## TEXT SHOWN
Portuguese food isn’t as famous as French, Italian, or even Spanish, but it has strongly influenced world cuisine. Portuguese have changed history by cruising the world during the age of discoveries. We reached unknown places and traded with Africa, America, and Asia, even reaching Japan. Furthermore, many Portuguese emigrated worldwide, seeking a better life and spreading Traditional Portuguese Food worldwide.
All these events impacted Portuguese cuisine and left a trace of our cuisine worldwide. Piri-Piri, our pastry, fios de ovos, tempura, tea, Piri-Piri chicken, and Pan de castella are some examples of our influence on world cuisine.
In this article, we will explore the main aspects of Portuguese cuisine in general and the best typical dishes to eat in Portugal in particular.
One of the most important things you must remember is that the Portuguese love food! We easily do hundreds of kilometers just to eat a specific dish or go to a particular restaurant. Plus, we are always thinking about the next meal – even while eating. So, food is a big deal in Portugal! It is always a good opportunity to join family and friends on a traditional Portuguese dish. Oh, we forgot to mention, to the Portuguese, there’s nothing like Portuguese food, it’s the best in the world.

## PROBLEMS TO WORK ON
1: Set down the passage of the text on Portuguese food from "In this article, we" up to and including "in the world.".
2: According to the text on Portuguese food, which country in Asia did the Portuguese reach during the age of discoveries?
3: Continue the text on Portuguese food from its final sentence.
The listing that follows was taken from a different source than the text on Portuguese food.

## SUPPLIED DATA
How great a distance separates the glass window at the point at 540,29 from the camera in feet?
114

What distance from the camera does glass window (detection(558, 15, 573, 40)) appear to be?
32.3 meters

## RESPONSE LIST
1:
In this article, we will explore the main aspects of Portuguese cuisine in general and the best typical dishes to eat in Portugal in particular.
One of the most important things you must remember is that the Portuguese love food! We easily do hundreds of kilometers just to eat a specific dish or go to a particular restaurant. Plus, we are always thinking about the next meal – even while eating. So, food is a big deal in Portugal! It is always a good opportunity to join family and friends on a traditional Portuguese dish. Oh, we forgot to mention, to the Portuguese, there’s nothing like Portuguese food, it’s the best in the world.

2: Japan

3:
As Portuguese foodies with extensive knowledge of Portuguese food (we do eat several times a day…), we created this guide to help you understand better the traditional Portuguese cuisine.
What should you know about t
raditional Portuguese food?
Each region has its own traditional dishes
Although Portugal is a very small country, each region has its typical plates creating a huge variety of dishes and an incredibly diverse cuisine.
In the North of Portugal, the food is typically heavy – it’s farmer’s food, like Feijoada, Cozido, and different kinds of sausages. Fish and seafood are predominant by the coast, so you’ll see plenty of grilled Sardines, clamshells, and octopus. Some of the typical dishes of the south of Portugal are Açorda, Sopa da Pedra, and Xarém.
Staple ingredients of
traditional Portuguese cuisine
Portugal produces exceptional olive oil, and we use it in abundance. Olive oil is used in everything salads, stir-frying, dressing food, or simply dipping bread. We are lucky. We have the opportunity to use top-quality olive oil in every meal.
Portuguese use onion and garlic in everything; moreover, I think it’s safe to say that we don’t know how to cook without onion and garlic.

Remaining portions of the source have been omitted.